Preprocessor
This module provides basic functions to process Corpus and extract tokens from documents.
To use preprocessing you should create a corpus:
>>> from orangecontrib.text import Corpus
>>> corpus = Corpus.from_file('book-excerpts')
And create an instance of an arbitrary preprocessor:
>>> from orangecontrib.text import preprocess
>>> p = preprocess.LowercaseTransformer()
>>> corpus = p(corpus)
>>> corpus.tokens[0][:10]
['the', 'house', 'jim', 'says', 'he', 'rum', ';', 'and', 'as', 'he']
You can also create a PreprocessorList
objects with preprocessors you want:
>>> from orangecontrib.text.preprocess import PreprocessorList
>>> pp_list = [preprocess.LowercaseTransformer(),
... preprocess.WordPunctTokenizer(),
... preprocess.SnowballStemmer(),
... preprocess.StopwordsFilter(),
... preprocess.FrequencyFilter(min_df=.1)]
>>> p = PreprocessorList(pp_list)
Then you can apply you preprocessors to the corpus and access tokens via tokens
attribute:
>>> corpus = Corpus.from_file('book-excerpts')
>>> corpus = p(corpus)
>>> corpus.tokens[0][:10]
['hous', 'say', ';', 'spoke', 'littl', 'one', 'hand', 'wall', 'hurt', '?']

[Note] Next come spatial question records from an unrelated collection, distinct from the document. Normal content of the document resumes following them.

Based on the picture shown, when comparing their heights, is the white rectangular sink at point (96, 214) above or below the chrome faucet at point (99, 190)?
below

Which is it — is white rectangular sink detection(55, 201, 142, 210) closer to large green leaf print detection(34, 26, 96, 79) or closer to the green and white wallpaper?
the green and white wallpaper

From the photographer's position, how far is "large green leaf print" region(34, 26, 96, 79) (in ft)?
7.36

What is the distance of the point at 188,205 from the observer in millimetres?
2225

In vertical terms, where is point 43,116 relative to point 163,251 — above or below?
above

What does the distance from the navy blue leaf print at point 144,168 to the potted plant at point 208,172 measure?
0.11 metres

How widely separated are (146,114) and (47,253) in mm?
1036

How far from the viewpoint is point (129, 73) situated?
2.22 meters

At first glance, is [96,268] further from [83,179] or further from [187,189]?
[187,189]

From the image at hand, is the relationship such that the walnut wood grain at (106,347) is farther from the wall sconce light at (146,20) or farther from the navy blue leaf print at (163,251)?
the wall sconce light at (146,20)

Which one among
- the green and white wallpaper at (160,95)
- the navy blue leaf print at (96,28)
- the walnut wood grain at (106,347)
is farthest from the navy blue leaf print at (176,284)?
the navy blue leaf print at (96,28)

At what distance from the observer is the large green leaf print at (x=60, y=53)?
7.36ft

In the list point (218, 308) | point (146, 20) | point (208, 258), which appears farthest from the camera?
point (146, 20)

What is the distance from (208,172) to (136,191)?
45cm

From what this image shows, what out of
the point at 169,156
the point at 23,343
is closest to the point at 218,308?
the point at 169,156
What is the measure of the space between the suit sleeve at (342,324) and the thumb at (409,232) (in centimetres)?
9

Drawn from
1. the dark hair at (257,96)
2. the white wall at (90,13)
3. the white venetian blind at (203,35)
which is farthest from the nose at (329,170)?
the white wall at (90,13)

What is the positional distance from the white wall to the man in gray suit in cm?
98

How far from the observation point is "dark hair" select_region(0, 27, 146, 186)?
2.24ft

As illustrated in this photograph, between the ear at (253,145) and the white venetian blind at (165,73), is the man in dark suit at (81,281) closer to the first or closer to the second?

This module defines default_preprocessor
that will be used to extract tokens from a Corpus
if no preprocessing was applied yet:
>>> from orangecontrib.text import Corpus
>>> corpus = Corpus.from_file('deerwester')
>>> corpus.tokens[0]
['human', 'machine', 'interface', 'for', 'lab', 'abc', 'computer', 'applications']